## REQUIREMENTS
1. In the Henstock integral thread, rewrite the paragraph that begins "I added the example that Toby gave" as a short bulleted list that keeps its main facts.
2. Pick out every line of the records that contains the word "furthest".
───── SOURCE TEXT
New page: Henstock integral.

• CommentRowNumber2.
• CommentAuthorTodd_Trimble
• CommentTimeMar 2nd 2014

Is it the first theorem that explains why the Henstock integral behaves “better” than the Lebesgue integral? From memory, it’s absolutely continuous functions which have Lebesgue integrable derivatives (almost everywhere).

• CommentRowNumber3.
• CommentAuthorMike Shulman
• CommentTimeMar 2nd 2014

Yeah, I think so. Although Hake’s theorem may not be true in quite as strong a way for the Lebesgue integral either.

• CommentRowNumber4.
• CommentAuthorTobyBartels
• CommentTimeMar 5th 2014

Right, a function can be improperly Lebesgue integrable (and therefore Henstock integrable) without being Lebesgue integrable. (Such a function must alternate sign a lot.) Wikipedia gives the example of

$\int_{-1}^1 \frac{\sin (1/x^3)}{x} = \frac{1}{3} \pi - \frac{2}{3} Si(1) \approx 0.416476 .$

(Well, Wikipedia didn't specify the endpoints, so I did the integral on Wolfram Alpha.)

• CommentRowNumber5.
• CommentAuthorDavidRoberts
• CommentTimeFeb 20th 2015

I added the example that Toby gave, but as an integral from 0 to $x$ - as the integrand is even, one can easily figure out what happens for intervals with negative endpoint(s). I too am trusting WolframAlpha, but I would prefer a reference (or perhaps we can do it as an exercise!) that does it by hand.
──────────
───── DATASET CONTENT
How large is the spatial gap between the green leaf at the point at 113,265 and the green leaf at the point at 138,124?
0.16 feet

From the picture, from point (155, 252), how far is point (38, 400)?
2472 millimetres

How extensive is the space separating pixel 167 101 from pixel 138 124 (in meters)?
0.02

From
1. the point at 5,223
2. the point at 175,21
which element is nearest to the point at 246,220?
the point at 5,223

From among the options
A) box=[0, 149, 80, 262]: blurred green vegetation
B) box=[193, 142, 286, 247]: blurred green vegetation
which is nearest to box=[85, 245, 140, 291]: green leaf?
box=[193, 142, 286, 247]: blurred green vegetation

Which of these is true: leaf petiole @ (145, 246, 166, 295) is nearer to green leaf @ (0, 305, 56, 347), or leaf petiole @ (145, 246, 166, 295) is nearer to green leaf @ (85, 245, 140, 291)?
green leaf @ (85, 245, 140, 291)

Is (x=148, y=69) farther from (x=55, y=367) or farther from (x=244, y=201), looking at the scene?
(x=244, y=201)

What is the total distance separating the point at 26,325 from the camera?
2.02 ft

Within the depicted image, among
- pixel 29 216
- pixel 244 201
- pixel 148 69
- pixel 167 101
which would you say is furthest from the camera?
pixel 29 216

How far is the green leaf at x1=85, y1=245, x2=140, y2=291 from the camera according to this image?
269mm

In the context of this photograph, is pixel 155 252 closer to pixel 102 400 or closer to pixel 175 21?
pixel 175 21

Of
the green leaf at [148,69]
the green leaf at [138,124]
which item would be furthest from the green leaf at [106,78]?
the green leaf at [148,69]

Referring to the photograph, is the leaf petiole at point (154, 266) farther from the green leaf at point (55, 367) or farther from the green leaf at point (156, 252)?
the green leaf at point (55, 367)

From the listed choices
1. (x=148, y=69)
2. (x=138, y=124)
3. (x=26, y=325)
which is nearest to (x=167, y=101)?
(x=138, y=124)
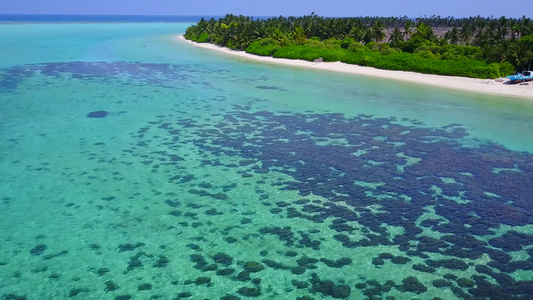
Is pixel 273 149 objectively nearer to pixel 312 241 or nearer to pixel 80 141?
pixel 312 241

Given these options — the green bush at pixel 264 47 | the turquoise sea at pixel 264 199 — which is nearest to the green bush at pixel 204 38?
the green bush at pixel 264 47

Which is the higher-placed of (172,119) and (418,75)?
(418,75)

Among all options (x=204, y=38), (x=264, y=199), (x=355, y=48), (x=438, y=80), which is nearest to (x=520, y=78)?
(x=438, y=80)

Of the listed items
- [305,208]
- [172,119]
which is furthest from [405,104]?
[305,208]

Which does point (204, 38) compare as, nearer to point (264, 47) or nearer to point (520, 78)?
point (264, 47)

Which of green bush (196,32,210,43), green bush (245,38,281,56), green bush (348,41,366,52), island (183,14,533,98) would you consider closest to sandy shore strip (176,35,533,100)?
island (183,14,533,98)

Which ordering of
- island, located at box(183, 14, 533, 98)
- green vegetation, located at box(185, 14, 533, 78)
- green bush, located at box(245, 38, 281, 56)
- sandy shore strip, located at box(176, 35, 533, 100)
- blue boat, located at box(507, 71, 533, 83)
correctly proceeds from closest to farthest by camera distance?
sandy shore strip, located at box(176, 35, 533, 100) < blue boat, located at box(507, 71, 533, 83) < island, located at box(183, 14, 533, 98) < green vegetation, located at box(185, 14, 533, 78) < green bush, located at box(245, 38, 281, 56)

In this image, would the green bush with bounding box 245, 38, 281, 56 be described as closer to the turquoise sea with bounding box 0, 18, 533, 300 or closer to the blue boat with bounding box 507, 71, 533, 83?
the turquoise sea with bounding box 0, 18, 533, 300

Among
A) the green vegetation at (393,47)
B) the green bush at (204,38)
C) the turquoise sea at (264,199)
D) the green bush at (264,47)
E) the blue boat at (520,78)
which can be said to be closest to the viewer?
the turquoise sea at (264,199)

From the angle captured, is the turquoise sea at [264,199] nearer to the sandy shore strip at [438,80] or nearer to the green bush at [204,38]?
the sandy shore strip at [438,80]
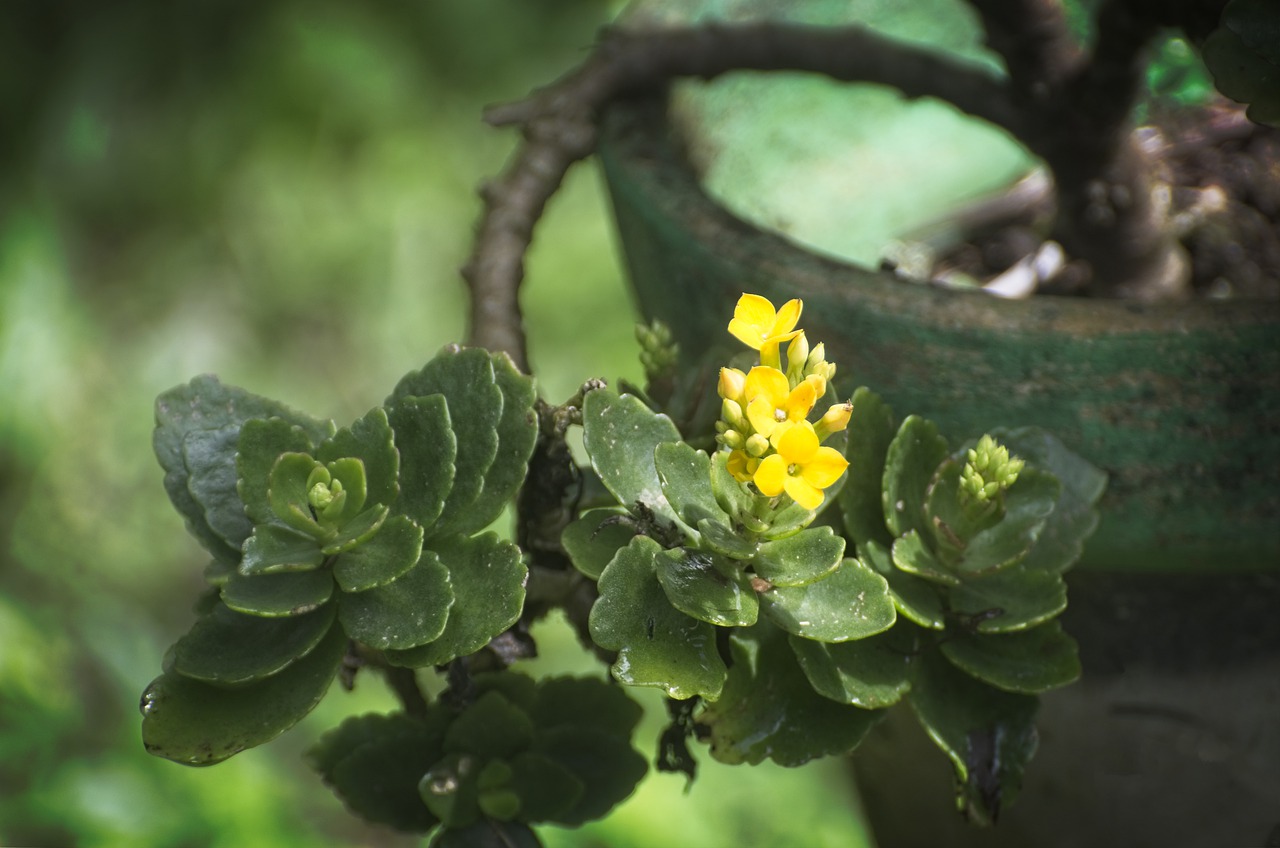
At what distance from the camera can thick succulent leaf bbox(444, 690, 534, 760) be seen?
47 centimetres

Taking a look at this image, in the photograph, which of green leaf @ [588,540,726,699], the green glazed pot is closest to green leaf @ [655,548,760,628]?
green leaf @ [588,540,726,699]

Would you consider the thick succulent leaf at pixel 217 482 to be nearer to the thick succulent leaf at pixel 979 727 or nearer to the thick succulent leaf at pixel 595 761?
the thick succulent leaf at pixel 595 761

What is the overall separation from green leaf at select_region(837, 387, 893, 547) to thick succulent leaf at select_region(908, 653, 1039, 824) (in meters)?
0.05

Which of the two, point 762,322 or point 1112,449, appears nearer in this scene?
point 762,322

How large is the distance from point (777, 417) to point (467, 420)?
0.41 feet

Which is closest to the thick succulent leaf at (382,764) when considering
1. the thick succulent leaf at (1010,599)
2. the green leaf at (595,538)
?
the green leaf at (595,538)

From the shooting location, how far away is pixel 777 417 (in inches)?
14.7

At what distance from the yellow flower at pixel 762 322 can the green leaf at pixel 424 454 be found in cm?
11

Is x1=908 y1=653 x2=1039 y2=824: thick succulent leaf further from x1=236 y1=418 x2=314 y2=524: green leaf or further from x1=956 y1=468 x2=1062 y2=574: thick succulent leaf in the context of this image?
──────────
## REPLIES
1.
- Toby's example was added to the page, written as an integral from 0 to $x$.
- Because the integrand is even, cases with a negative endpoint are easy to work out.
- The result was also taken from WolframAlpha.
- A reference that computes it by hand, or an exercise doing so, would be preferred.

2.
which would you say is furthest from the camera?
which item would be furthest from the green leaf at [106,78]?
which is furthest from [405,104]?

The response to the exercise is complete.